[Spatial question listing]
_ _ _ _
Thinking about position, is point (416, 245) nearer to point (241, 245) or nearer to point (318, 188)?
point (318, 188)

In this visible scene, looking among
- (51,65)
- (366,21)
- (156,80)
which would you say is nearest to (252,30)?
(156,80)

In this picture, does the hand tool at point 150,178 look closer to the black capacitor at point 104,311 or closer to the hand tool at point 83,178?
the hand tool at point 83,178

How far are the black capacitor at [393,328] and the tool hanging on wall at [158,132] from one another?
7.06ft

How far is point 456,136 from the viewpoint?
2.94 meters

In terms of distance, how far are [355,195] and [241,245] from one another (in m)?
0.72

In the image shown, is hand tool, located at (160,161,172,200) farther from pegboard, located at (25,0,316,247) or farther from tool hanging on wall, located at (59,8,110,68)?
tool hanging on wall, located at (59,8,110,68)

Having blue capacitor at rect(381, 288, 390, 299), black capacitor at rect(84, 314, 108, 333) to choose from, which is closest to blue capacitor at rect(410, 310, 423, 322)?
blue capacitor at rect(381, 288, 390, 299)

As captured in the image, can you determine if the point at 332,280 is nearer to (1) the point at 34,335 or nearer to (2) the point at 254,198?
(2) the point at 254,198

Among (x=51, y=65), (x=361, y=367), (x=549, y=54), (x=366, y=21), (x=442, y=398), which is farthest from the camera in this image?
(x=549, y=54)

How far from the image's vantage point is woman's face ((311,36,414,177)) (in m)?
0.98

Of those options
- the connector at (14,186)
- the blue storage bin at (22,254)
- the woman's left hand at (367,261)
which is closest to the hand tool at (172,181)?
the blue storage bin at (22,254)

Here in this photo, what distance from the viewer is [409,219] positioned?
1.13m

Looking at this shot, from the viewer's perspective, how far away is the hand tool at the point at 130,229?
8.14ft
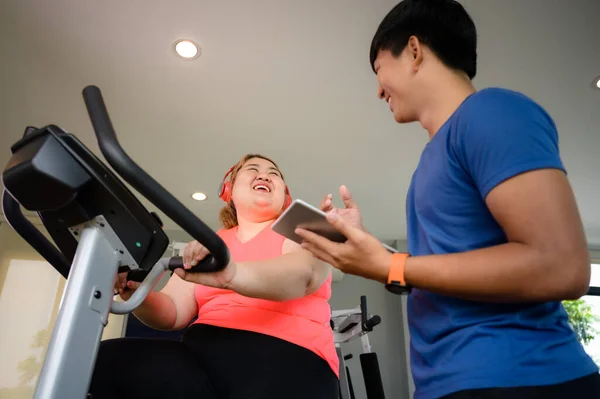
_ _ _ _
### Your objective
Swap "hand tool" for "handheld tool" in the listing, starting with the line that contains "in this image?" and going on through the end of the listing, and change nothing else. Write out only those lines, leaving out the pictures.

### Output of the task
Among (x=51, y=65), (x=361, y=367), (x=549, y=54), (x=366, y=21), (x=442, y=398), which is farthest from the camera in this image?
(x=549, y=54)

How far from the image's vantage point is woman's face ((311,36,414,177)) (in m)?
0.98

Of those options
- the connector at (14,186)
- the blue storage bin at (22,254)
- the woman's left hand at (367,261)
which is closest to the handheld tool at (172,181)?
the blue storage bin at (22,254)

Here in this photo, what distance from the viewer is [409,219] positioned?
1.13m

Looking at this shot, from the viewer's perspective, how far away is the handheld tool at the point at 130,229?
8.14ft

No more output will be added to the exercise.